PROVIDED TEXT
[Start of Attachment]

1

I see three checksums in a .deb package:

  1. md5sum
  2. sha1
  3. sha256

Why do we need 3 checksums? Can we use any one of these to uniquely identify a Debian package?

Eliah Kagan
  • 117,780

2 Answers2

2

Yes, you can use any one of those sums to identify a package.

Back in the early days of Debian, before apt, before Ubuntu, back when dpkg roamed the Earth freely as the apex package manager, Debian users manually downloaded packages and then manually ran md5sum to verify a non-corrupt download. md5sum went out of style about 20 years ago, as early iterations of apt began to automatically verify downloads as part of the new repository system.

Debian shifted from md5sum to more-secure sha1 and later to much-more-secure-sha256 as the project's security gurus determined that greater and greater computing power over the decades made their packages vulnerable to sophisticated attacks.

However, many legacy packaging methods (like debhelper) and infrastructure (like alioth) threw errors if the older hashes were not also generated. Cleaning out legacy infrastructure is a complex problem. It's not the code; it's the people who have set up workflows that rely upon their favorite tools, and don't really want to change. They are volunteers, so compelling change is rarely a realistic option. So infrastructure cleanup is slow. However, note that this community's willingness to openly discuss change, and to accept that change might be slow, is arguably one of Debian's great strengths.

Someday md5 and sha1 will be gone. But Debian isn't quite there yet.

[End of Attachment]

QUESTIONS TO ANSWER
A – List every checksum type that the checksums thread says appears in a .deb package.
B – According to the checksums thread, about how long ago did md5sum go out of style?
C – Quote the checksums thread word for word, starting at the words that contain "Eliah Kagan" and ending after "to sophisticated attacks.".
Base your work only on the checksums thread above.

MATERIAL PROVIDED
[Start of Attachment]

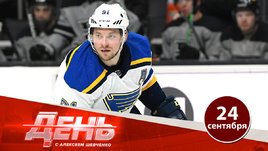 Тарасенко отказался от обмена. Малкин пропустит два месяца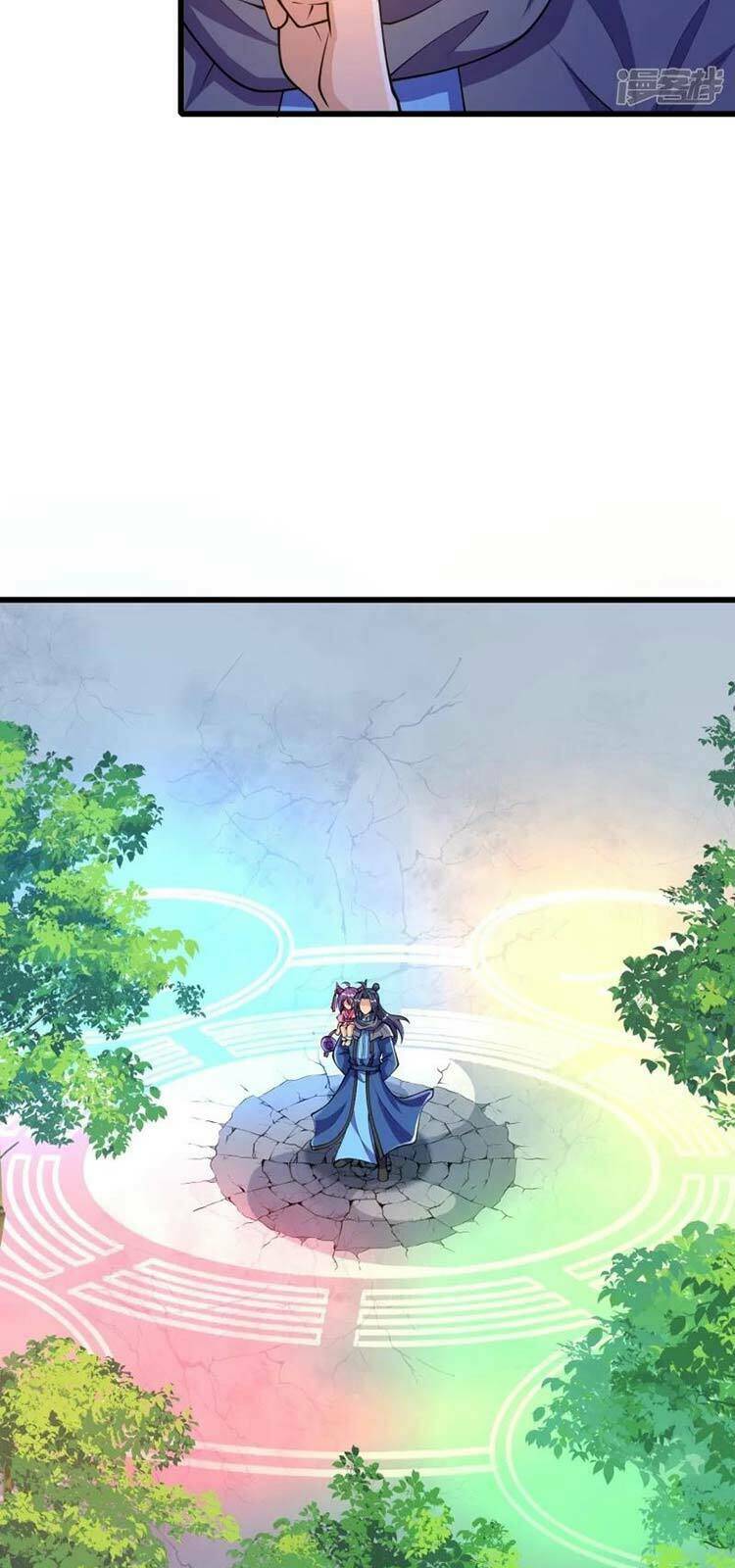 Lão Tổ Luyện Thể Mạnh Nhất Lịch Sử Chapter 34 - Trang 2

[End of Attachment]

RESPONSES
A – md5sum, sha1, sha256

B – About 20 years ago.

C –
Eliah Kagan
  • 117,780

2 Answers2

2

Yes, you can use any one of those sums to identify a package.

Back in the early days of Debian, before apt, before Ubuntu, back when dpkg roamed the Earth freely as the apex package manager, Debian users manually downloaded packages and then manually ran md5sum to verify a non-corrupt download. md5sum went out of style about 20 years ago, as early iterations of apt began to automatically verify downloads as part of the new repository system.

Debian shifted from md5sum to more-secure sha1 and later to much-more-secure-sha256 as the project's security gurus determined that greater and greater computing power over the decades made their packages vulnerable to sophisticated attacks.